Here are ten simple ways to improve health and quality of life by reducing exposure to known toxins.
1. Say Goodbye to Tobacco
Tobacco products do not improve anyone’s health, and are a major factor in indoor air pollution. Besides being expensive, they also increase a family’s overall health care expenditures.
2. Get Rid of the Mercury Thermometer
A broken thermometer containing mercury is a biohazard. Thorough, immediate clean-up and ventilation of the area is necessary. Avoid this problem by giving your thermometer to your municipal toxic waste authority – and buy a digital thermometer!
3. Leave Shoes at the Door
Most of the toxins that enter a home, such as lead, pesticides and bacteria, arrive on shoes. Put a shoe rack next to the door, and your floors – and the air in your home – will suddenly become much cleaner.
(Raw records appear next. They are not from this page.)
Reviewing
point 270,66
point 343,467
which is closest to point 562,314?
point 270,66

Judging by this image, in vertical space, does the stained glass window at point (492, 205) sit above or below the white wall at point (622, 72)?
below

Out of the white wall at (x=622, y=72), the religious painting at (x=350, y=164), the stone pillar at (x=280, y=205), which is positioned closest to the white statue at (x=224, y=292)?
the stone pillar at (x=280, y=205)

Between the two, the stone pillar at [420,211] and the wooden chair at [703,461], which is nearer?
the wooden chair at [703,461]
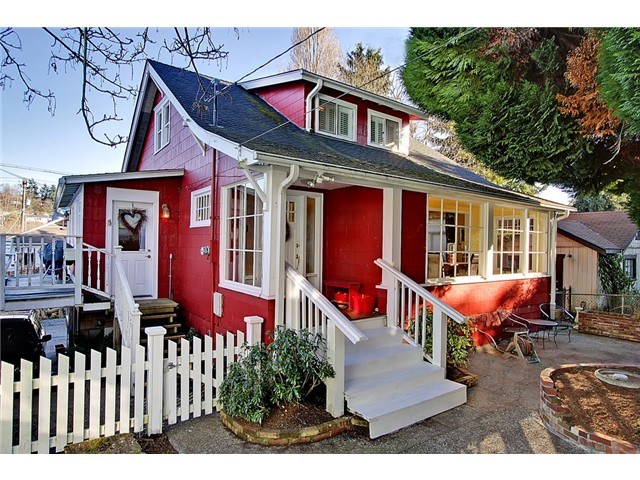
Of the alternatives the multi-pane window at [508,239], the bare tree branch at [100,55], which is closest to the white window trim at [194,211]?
the bare tree branch at [100,55]

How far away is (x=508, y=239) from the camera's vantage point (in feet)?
24.3

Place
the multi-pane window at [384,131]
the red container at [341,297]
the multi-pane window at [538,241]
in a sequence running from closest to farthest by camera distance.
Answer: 1. the red container at [341,297]
2. the multi-pane window at [384,131]
3. the multi-pane window at [538,241]

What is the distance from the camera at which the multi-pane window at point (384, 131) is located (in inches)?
287

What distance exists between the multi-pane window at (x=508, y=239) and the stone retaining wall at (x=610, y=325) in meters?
1.90

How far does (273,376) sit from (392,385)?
1240 millimetres

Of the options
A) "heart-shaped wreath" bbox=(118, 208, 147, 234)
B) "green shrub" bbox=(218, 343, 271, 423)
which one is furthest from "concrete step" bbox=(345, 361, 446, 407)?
"heart-shaped wreath" bbox=(118, 208, 147, 234)

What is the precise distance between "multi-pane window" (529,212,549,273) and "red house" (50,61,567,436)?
0.03 metres

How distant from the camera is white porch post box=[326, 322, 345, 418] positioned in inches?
134

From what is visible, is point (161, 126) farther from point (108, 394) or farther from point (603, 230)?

4. Homemade scouring powders
Powdered cleaners such as Ajax and Comet contain many harmful ingredients – including mercury, according to the Massachusetts Water Resources Authority and Medical, Academic and Scientific Community Organization Mercury Work Group – that can irritate eyes and the respiratory system. Instead try some old-fashioned baking soda. Mix the baking soda with dish soap to make a soft scrub cleaner. Or if you need to bleach some caulking or tile, use hydrogen peroxide.
5. Homemade glass cleaner
Rubbing alcohol is very effective for cleaning windows and mirrors, and the fumes are much safer than commercially available cleaners.
6. The many uses of vinegar
White vinegar is a safe, inexpensive, anti-bacterial, grease-cutting cleaner. I have a spray bottle with a 50% vinegar solution that I use for cleaning my kitchen and bathroom. To make a non-toxic wood cleaner, mix a quarter cup of olive or mineral oil, 4 tablespoons of white vinegar and 2 teaspoons of lemon juice.
7. Water filter
A reverse-osmosis water filter for the whole house is expensive, but a filter for a refrigerator dispenser or pitcher is affordable and removes most of the toxins from tap water.
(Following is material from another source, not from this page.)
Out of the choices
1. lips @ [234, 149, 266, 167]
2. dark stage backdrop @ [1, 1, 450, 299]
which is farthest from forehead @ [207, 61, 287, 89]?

Use the kitchen and bathroom fans to remove excess moisture and airborne food particles. Open the windows whenever possible. Have your furnace cleaned and change the filter as often as recommended by the manufacturer.
9. Safe food handling
Observe safe food handling procedures, such as keeping raw meat away from your salad. Eat leftovers within 48 hours. If your produce is not organic, soak it for 10 minutes in a 50% vinegar solution, and then rinse it to remove pesticides.
Volatile Organic Compounds (VOCs) are a group of over 400 chemicals that bring gas pollutants into the home, such as formaldehyde. Known to trigger asthma attacks, the chemicals are also linked to headaches, dizziness, visual disorders, memory impairment, increased risk of cancer, and damage to the liver, kidney and central nervous system. These chemicals are present in paint, carpet, furniture, air fresheners, dry-cleaned clothing, moth repellants, shampoo, cosmetics, deodorants and many other household products. Look for products labeled “Low-VOC” and “Zero-VOC” and allow new products to air out in a well-ventilated area for a few days to reduce exposure to VOCs.